I felt strangely bereft about this, and then, right on cue, felt guilty for being so self-obsessed. On the surface, losing seven months of one’s searing witticisms (and, more importantly, one’s friends’ reactions to said searing witticisms) should not be a big deal, unless one is a huge, self-involved narcissist. Which I’m totally not, I SWEAR. But I am a writer, and my Twitter feed, which was broadcast to a more personal audience via my Facebook, was, in a way, a body of my written work, however fluffy and silly it was. And, more importantly, it was a conversation between me and people who know me (and who care enough to comment on the stuff I put on social media). Yes, the Twitter feed itself still exists (on Twitter, no less), but the mingling of my Twitter posts with my friends’ reactions on my Facebook wall is gone forever. There were some really good debates, funny back-and-forths, and challenging discussions on that Facebook wall, and now they’re lost. Which begs the question: if a social media exchange falls into the internet hole and no one’s there to re-read it, did it make a sound? Did it ever even happen?

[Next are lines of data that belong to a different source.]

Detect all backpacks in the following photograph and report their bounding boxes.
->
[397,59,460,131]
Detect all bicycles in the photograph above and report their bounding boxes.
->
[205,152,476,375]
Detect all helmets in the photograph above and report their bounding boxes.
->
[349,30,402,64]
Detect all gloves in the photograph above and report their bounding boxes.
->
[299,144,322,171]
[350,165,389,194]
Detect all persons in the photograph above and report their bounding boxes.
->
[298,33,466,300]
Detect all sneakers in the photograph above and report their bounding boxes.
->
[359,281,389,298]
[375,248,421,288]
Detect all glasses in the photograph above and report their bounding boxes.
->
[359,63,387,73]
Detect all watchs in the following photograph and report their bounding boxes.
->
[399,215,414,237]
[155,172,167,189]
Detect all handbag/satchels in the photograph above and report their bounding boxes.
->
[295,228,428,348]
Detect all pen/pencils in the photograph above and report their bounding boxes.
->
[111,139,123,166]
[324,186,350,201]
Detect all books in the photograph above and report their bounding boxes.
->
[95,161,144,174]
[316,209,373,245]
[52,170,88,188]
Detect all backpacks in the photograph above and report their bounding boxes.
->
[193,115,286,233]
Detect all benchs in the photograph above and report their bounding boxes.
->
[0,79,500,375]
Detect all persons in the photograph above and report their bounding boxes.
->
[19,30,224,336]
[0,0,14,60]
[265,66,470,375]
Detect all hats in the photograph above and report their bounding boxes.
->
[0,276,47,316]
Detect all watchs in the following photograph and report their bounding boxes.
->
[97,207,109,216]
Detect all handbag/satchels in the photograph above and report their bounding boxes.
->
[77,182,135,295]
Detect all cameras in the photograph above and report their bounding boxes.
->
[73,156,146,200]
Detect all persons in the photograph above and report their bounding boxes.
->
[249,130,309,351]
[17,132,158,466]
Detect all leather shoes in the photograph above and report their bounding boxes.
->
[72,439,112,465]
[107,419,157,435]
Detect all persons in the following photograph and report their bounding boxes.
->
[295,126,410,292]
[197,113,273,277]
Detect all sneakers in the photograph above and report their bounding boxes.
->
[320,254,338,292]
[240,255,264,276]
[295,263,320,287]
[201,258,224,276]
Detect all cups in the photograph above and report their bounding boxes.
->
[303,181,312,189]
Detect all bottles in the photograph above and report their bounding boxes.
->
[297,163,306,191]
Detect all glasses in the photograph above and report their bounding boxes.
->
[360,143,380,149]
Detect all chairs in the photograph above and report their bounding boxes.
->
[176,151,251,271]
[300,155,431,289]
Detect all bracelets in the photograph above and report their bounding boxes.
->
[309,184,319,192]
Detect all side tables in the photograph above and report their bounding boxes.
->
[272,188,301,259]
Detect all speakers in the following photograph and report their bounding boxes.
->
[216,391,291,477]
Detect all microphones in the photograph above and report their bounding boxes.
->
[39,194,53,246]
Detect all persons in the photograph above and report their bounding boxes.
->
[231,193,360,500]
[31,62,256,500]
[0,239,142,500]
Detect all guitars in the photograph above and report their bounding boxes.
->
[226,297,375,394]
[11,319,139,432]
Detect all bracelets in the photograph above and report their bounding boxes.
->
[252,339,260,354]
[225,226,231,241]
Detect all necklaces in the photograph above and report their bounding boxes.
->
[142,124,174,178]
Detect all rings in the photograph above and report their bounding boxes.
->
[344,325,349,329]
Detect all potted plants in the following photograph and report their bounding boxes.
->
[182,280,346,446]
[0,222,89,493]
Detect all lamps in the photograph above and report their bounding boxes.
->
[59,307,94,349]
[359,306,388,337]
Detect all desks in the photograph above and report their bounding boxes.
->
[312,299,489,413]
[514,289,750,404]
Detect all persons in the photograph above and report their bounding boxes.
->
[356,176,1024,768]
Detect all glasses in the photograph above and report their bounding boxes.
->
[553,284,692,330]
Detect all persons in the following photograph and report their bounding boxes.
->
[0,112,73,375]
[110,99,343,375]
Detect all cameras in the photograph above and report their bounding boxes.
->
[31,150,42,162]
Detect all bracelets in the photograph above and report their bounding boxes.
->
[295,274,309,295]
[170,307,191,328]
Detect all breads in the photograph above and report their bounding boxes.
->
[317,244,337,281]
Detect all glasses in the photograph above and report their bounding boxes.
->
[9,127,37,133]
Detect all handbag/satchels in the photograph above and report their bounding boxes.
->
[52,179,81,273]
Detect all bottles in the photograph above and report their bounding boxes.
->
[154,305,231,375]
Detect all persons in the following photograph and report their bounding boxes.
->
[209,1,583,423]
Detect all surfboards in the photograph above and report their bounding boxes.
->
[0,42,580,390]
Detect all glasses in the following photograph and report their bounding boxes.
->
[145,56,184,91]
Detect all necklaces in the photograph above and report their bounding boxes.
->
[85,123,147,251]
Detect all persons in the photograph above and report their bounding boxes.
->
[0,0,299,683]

[Side note: I realize that I’m not doing a great job at making the case that I’m not a giant narcissist, but you’ll have to take my word for it. And plus, aren’t we all a bit narcissistic online? Part of the fun of social media is having one’s own wit and good cheer reflected back at one through the validation of one’s social networks. Right? Or is that just me?]

In any case, I’m not sure why I find this experience so unsettling. Perhaps it has to do with the fact that, to speak in terribly broad cliches for just a moment, a large chunk of my life really is lived online. I work at home, by myself, and I’m a writer. Throughout the day, I interact with the world by sharing my thoughts (and, if I dare, my feelings) with people online, some of whom I know personally, some of whom I know virtually, and some of whom I know not at all. Those interactions are then preserved in the amber of the internet, most prominently through my Facebook wall. Some people, especially people of my parents’ generation and older, find this concept horrifying, that one’s personal conversations, thoughts, and feelings could be captured on the Internet for all to see, potentially forever (or at least until the grid goes down), but I find it comforting. I can go back to my wall posts from four, five, seven, even ten years ago, and see what my friends and I were talking about, or what movie I had seen, or what book I had read. It’s all there, whether I remember it or not. It’s both a personal reminder of what I’ve gotten up to, and a specimen that’s been polished and presented for public consumption.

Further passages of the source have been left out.